Nigeria counts votes in key state election
A woman votes at a polling station during the Anambra State governorship election at Uga Aguata district in south-east Nigeria, on November 6, 2021.
Voters in the restive southeastern Nigerian state of Anambra go to the polls on November 6, 2021, amid a massive police deployment, in a key test of electoral credibility ahead of a presidential race less than 18 months away. More than 30,000 police have been deployed to Anambra, the heart of a region where an outlawed separatist movement has been blamed for a string of attacks on police and election offices. (PIUS UTOMI EKPEI / AFP)
(AFP) - Nigerian electoral officials were tallying results from a local vote on Sunday after a tightly contested race seen as a test-run for national elections to replace President Muhammadu Buhari in early 2023.
Thousands of police and army were dispatched to Anambra state for the election of a local governor, in a year that has seen a string of attacks on official targets blamed on an outlawed separatist group known as the Indigenous People of Biafra (IPOB).
Voting went ahead mostly without major incident on Saturday but technical glitches with face and fingerprint recognition technology caused delays and forced the electoral commission (INEC) to extend voting hours.
"We are getting ready for collection, people are coming from local government areas with their results now," an INEC official said.
Nigeria's elections are often marred by fraud claims and violence, and analysts said the Anambra vote in a complex security situation would measure confidence in INEC’s readiness for the presidential ballot.
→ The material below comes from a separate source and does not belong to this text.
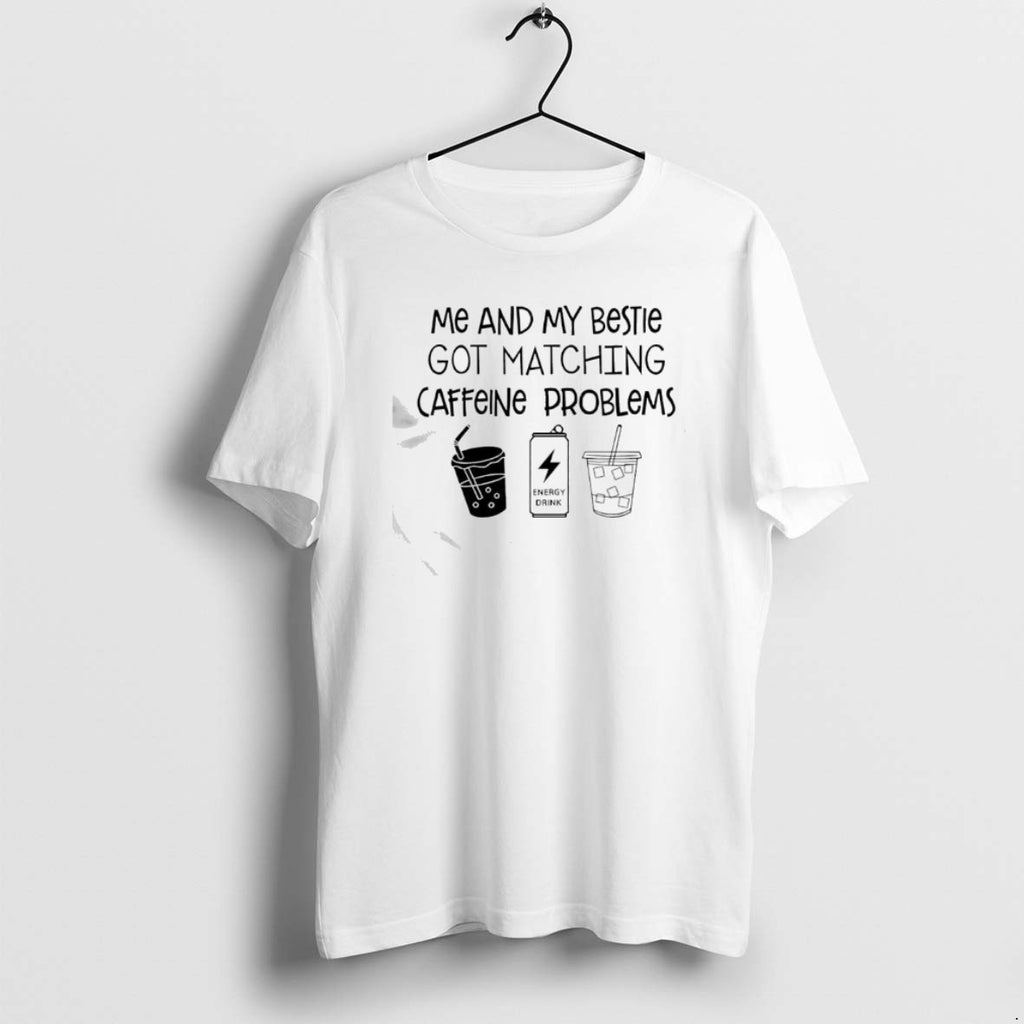 Official Me And My Bestie Got Matching Caffeine Problems Text T-Shirts, Hoodie, Sweatshirt | PopFlextees.com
IPOB agitates for an independent state for the local Igbo people, a sensitive claim in southeast Nigeria where a unilateral declaration of independence by Igbo army officers in 1967 triggered a three-year civil war.
Africa’s most populous country is also battling heavily armed gangs in its northwest, where so-called bandits are blamed for scores of mass kidnappings for ransom.
The army is also entrenched in a 12-year campaign against jihadists in the country’s northeast.
Anambra's election was a race between former central bank governor Charles Chukwuma Soludo, whose All Progressive Grand Alliance has run the state for years, and the candidates from Buhari’s All Progressives Congress (APC) and main opposition People’s Democratic Party (PDP).
Campaigning was low-key after attacks blamed on IPOB or "unknown gunmen" and several protests by the separatists over the arrest of their leader, who was detained overseas and brought back to Nigeria earlier this year.
The IPOB cancelled a planned sit-in protest last week and urged people to vote.
With political infighting heating up before 2023, Anambra emerged as key battleground.
The ruling APC is looking to consolidate recent gains in the southeast, where it managed to secure two state governments -- one through a defection and the other through a court ruling.